Anzi, aggiunge Urbinati, l’assoluzione di Berlusconi ci libera dalla verità giudiziaria, permettendoci di giudicare Berlusconi come leader politico.

Problemi di etica pubblica

Ma i comportamenti problematici di Berlusconi che erano in ballo in questo e altri processi non sono tutti spiegabili nei termini di un giudizio sul leader o sul politico. Certamente, tali sono l’induzione alla falsa testimonianza, le regalie, o l’esposizione dell’allora presidente del Consiglio a potenziali ricatti. Ma ci sono questioni ulteriori, che riguardano una sfera che forse è solo indirettamente connessa alla politica, eppure non vi è del tutto slegata: una sfera che talvolta si definisce etica pubblica.

Che problema c’è se un politico difetta nella moralità personale? Nessuno, secondo alcuni. Un politico dev’essere bravo, efficiente, oppure deve seguire criteri di giustizia politica. Se lo fa, giudicare quel che avviene nella sua vita privata, i suoi vizi privati, è solo indebito moralismo o espressione di un inaccettabile stato etico.

Le cose stanno così, certamente, se i vizi privati sono assolutamente isolati, privi di alcuna conseguenza, totalmente slegati dal potere che il politico esercita, senza alcuna connessione col ruolo pubblico o la simbologia che ogni politico eletto in un certo senso incarna e mette in scena.

Ma ci sono casi del genere? Tornando a Berlusconi: si può non avere preclusione alcuna per le relazioni sessuali extraconiugali e ritenere che si possa scegliere liberamente di ottenere corrispettivi economici in cambio di favori sessuali.

Ma ci sono dubbi legittimi sul fatto che in situazioni come quelle in cui Berlusconi è stato coinvolto ci fosse reale libertà di scelta, date le asimmetrie di potere. E si può pensare che lo sfruttamento delle asimmetrie di potere, o delle diseguaglianze economiche, sia oggettivamente immorale: costringere persone deboli, per età e per posizione economica e sociale, a compiere azioni che non avrebbero compiuto altrimenti è una forma di sfruttamento e coercizione immorale.

La complicità dei politici democratici con condotte immorali è politicamente rilevante

Come dovrebbero giudicare i cittadini di una democrazia il fatto che un politico da loro eletto sia anche indirettamente complice di azioni oggettivamente immorali? Come ho detto, se queste azioni sono del tutto irrelate dal potere che i cittadini hanno concesso al politico, forse non si dovrebbe dare alcun giudizio, o almeno non si dovrebbe esprimere nessun giudizio politico.

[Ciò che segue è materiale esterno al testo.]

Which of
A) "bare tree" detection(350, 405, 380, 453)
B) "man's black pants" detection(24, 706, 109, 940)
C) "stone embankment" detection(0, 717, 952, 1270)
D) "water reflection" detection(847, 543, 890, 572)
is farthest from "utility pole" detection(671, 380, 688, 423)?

Ma se il politico compie azioni oggettivamente immorali grazie al potere concessogli, cioè in virtù della posizione che occupa, allora le cose sono diverse. Quel politico abusa del potere e tradisce il mandato degli elettori, rendendoli complici involontari di un atto immorale.

La differenza fra un politico che, in nostro nome, dichiari una guerra ingiusta e un politico che, sempre grazie al nostro mandato, contribuisca, anche solo indirettamente, allo sfruttamento della prostituzione è solo di grado, forse.

Tutto questo significa che le condotte morali, anche private, dei politici possono avere significato politico, in democrazia. E questo non c’entra nulla, ovviamente, con il loro significato giudiziario. Ma non c’entra nulla neanche con la condotta politica: anche un politico pienamente rispettoso di principi di giustizia e democrazia (quindi né despota, né sultano, per riprendere i termini di Urbinati, presi a prestito da Bobbio e Sartori), in realtà tradisce il suo mandato se compie, avvalendosi della sua carica, atti oggettivamente immorali.

È per questo che i comportamenti di figure diverse come Piero Marrazzo o Domenico Lucano possono destare perplessità simili. Anche nel loro caso, il fatto di occupare una carica elettiva rende politicamente significative condotte che per privati cittadini potrebbero essere non problematiche.

La moglie di Cesare, si usava dire, dev’essere al di sopra di qualsiasi sospetto. Forse questo è eccessivo. Ma Cesare, sicuramente, dovrebbe rimanere lontano dal sospetto di stare usando indebitamente il potere che gli deriva dall’investitura del popolo.